不过笑完,苏子籍收敛了笑容,这太监再是疯狗,既无才学,又不识时势,连钦差都敢威胁,可就是代表了齐王,也就是自己撑的住,要是别人,怕不是家破人亡?
近君子而远小人,这道理就是次等的人也懂,可有的人错判了,有的人甚至觉得小人有用,能干私活。
“可近君子而远小人,其实不在于个人用不用,而是用了小人,对朝廷以及天下的影响。”
“小人之所以是小人,就是才疏学浅,性格睚眦必报,稍有触犯,就不顾后果。”
“这等阉奴,也许对皇上忠心耿耿,可是他本性太狭窄,太冲动,由着乱搞,权力的小小任性,不知道多少人家破人亡,局面难以收拾。”
“更不要说决策错误导致的巨大损失。”
“因此任免官员,第一条看的是影响。
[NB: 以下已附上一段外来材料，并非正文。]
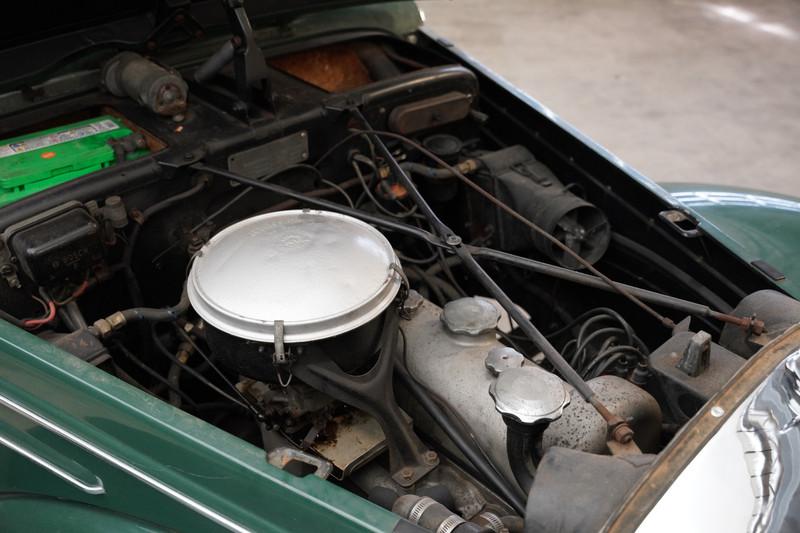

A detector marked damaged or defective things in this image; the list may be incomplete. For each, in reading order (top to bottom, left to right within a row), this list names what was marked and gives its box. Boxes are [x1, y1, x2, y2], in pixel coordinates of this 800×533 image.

rusty metal surface [266, 45, 372, 93]
rusty metal surface [604, 324, 800, 532]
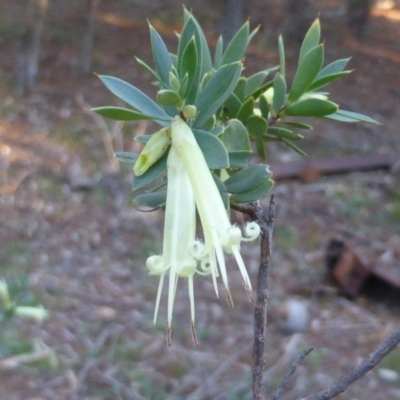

”
才沉思着,一抬首,就看到了船舷上出来,显是得到消息的简渠、岑如柏这二个人,眼光都有些异常。
但岑如柏探究的神情,也只一瞬就消失了,随后浮现的是一抹苦笑。
这个在东躲西藏日子里都能苦中作乐,给人一种闲云野鹤之感的男人,此刻冲着苏子籍深深一礼。
“岑某不想跟着出京,竟还给公子惹出这样祸事,是岑某的罪过!”
苏子籍懂了,这既是谢罪,也是谢自己白天时的袒护。
同时也明白,怕是刚才自己被钦差叫过去的事,也让此人推测出什么,所以才会这样作态。
“不必如此。”苏子籍忙去搀扶。他之前做的那些,可不是为了岑如柏,至少不全是为了对方。
“你既是在我门下,我自要护你。”
“但岑某既被认出,若继续留下来,恐怕连累了公子,能借着公子的船出京,已是万幸。”
岑如柏虽最初打算只是想找个还不错的主家打工,外加避难,但身份揭穿了,继续跟着,这不是害人么?
他叹着:“岑某这次过来,既是谢罪,也是告辞。”
“你要走?”苏子籍眉一挑,并不赞同,提醒:“你在没被发现前,你出京后便离开,我必不拦你。”
“可你现在已被人认出,留在我的官船上,我还能护着你,你现在下了船,估计立刻就要被人拿下。”
“出了京虽可鱼入大海,可同样也是远离了天子脚下,危险倍增,你总不能是打算就这么返回京城吧?”
“既是现在风紧,跟着我才是安全,告辞的话你不必再说了,因这一点小事,我就放任门人自行逃命,我还做什么官?办什么事?你也未免小瞧了我!”
话说到这个地步,岑如柏自然是不好再提离开的事,苏子籍的态度,也的确让他有点感动,总带着一抹不羁笑容的脸上也浮现出一丝感慨。
“公子既是这么说了,那在下从命就是!公子的恩情,在下必不会忘!”朝着苏子籍再次深深一礼,岑如柏认真说,又退了步:“在下不敢多加打搅,这就告退了。”
望着岑如柏离开,沉吟了下,苏子籍知道,此人给自己定位,估计就是一个好好做事的幕僚门客罢了,算不上是家臣,这从岑如柏只称呼公子或大人,而不称呼主公,就能看出来了。
不过,天下,除非等级相差太大,不然哪有纳首就拜的道理?
就算是简渠现在,也没有改口称主公。
人之常情。
简渠在一旁亦是望着,此时收回目光,神情复杂看着苏子籍。
“公子的确是一个好主家。”他随后叹。
苏子籍只是摇头道:“这样就是好主家,未免要求也太低了些。”
简渠不同意苏子籍这说法,边跟着他往船舱里去,说着:“公子自己能做到,自然觉得这不算什么,但这世上是效忠者众,能庇佑效忠者也不少,可维护一个刚刚投奔还不曾效忠的普通门客,这样的事,不是谁都能做,又愿意去做。”
“多得是将这些外人当做马前卒,可以去送死的棋子,只看是否能带来利益。但公子你,显然更有胸襟,能信这曾为林玉清门客的人,能庇佑此人,实在是难得!”
苏子籍听了,也只是笑笑。
他自己清楚,之所以会选择庇佑岑如柏,并不如简渠说的那般伟光正,而是也因着种种原因,利益相关罢了。
但每个人因着经历不同,便是亲眼看着一件事发生,也只愿意去相信自己所相信的那些。
在某些方面,简渠仍有着天真的一面,或是内心深处依旧渴望着能遇到一个可以放心尽忠不必担心狡兔死走狗烹的君主。